Let us now refer to the statute. This act requires that two witnesses shall depose that they each have personal knowledge that petitioner is a person of good moral character, and that he is in every way qualified in their opinion to be admitted as a citizen of the United States. By subdivision 4 of section 4 it is provided:

“It shall be made to appear to the satisfaction of the court admitting any alien to citizenship that immediately preceding the date of his application he has resided continuously within the United States five years at least, and within the state or territory where such court is at the time held, one year at least, and that during that time he has behaved as a man of good moral character and attached to the principles of the Constitution of the United States and well disposed to the good order and happiness of the same.”

It will thus be perceived that Congress has drawn the distinction between „ moral character as an ultimate fact and good reputation based on behavior, which must be an inference. The court merely passes upon behavior, for no human tribunal can search the heart where character is presumed to reside. What is meant by good moral character, as the terms are used in this act? What standard does the statute contemplate?- It is plain that it does not require the highest *563degree of moral excellence. A good moral character is one that measures up as good among the people of the community in which the party lives; that is, up to the standard of the average citizen. Ordinary care is the test of liability in every case of negligence. This standard is arrived at, not by the overcautious or the reckless man, but by the average man, representing the great mass of men. So here, where the law says a good moral character, it means such a reputation as will pass muster with the average man. It need not rise above the level of the common mass of people.

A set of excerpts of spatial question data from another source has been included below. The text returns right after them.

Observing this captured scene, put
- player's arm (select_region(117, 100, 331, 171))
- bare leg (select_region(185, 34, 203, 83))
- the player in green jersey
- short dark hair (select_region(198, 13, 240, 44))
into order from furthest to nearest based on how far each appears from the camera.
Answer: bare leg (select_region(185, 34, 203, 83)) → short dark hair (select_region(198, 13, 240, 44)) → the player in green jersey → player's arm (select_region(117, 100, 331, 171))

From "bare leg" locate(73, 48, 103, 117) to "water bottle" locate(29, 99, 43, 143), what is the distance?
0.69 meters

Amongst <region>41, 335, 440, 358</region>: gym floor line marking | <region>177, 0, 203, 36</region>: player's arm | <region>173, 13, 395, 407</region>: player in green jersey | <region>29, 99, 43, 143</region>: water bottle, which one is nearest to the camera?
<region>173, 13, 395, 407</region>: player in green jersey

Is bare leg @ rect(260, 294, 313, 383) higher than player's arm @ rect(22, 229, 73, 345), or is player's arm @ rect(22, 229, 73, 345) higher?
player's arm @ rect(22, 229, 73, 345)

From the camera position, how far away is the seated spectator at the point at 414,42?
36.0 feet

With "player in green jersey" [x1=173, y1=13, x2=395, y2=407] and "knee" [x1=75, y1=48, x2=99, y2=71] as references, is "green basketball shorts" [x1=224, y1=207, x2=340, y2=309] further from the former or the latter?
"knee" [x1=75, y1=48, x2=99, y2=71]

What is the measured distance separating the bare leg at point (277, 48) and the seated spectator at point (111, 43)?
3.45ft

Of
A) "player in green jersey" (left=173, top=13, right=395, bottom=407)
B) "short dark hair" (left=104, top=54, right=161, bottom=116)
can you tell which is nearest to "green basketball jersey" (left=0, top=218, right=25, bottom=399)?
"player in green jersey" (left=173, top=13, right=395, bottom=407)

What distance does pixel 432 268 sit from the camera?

Applying this test to the particular case, we find that the views and behavior of the applicant are in accord with the overwhelming majority of the people in this community. It is not contended that the applicant must be able to rise to such moral elevation that he may analyze, criticise, and reject the prevailing opinions and settled convictions of his fellowmen, and in the clear blue of righteousness choose for himself a course of action dictated by his quickened conscience. To meet such a test a man must be a philosopher, while the statute is satisfied with a citizen whose behavior is up to the level of the average citizen. There is nothing in the mental attitude of the applicant, as disclosed by his examination, which would brand him as a deliberate lawbreaker. His willingness and desire to obey the law, if insisted upon by the constituted authority, distinguishes this case from the Illinois case 1 which has been pressed upon our attention. In that case the front door of the saloon was closed, indicating a knowledge of the law and a pretended desire for its enforcement, while the open back door indicated stealth and a deliberate purpose to circumvent the law. This was coupled with a solemn determination on the part of the applicant to adhere to his lawless course at all hazards.

It must be remembered that the act of keeping open one’s saloon on the Sabbath is unlawful, not in and of itself, but merely because it has been prohibited by an arbitrary act of the Legislature. Men of the highest moral character always have and always will differ as to the proper enforcement of sumptuary and police regulations. I cannot see that the applicant should be denied citizenship because he has fallen in with the general public sentiment of the community in which he lives. There is in the conduct and attitude of the applicant no moral turpitude, and nothing evincing a calloused conscience, and it would not, in my judgment, be a fair construction of the act of Congress to require the applicant to rise above his environment and show by his behavior that his moral character was above the level of the average citizen.

For these reasons, the objections will be overruled, and the applicant will be admitted to citizenship.

Unitea States v. Hrasky, 240 Ill. 660, 88 N. E. 1031, 130 Am. St. Rep. 288.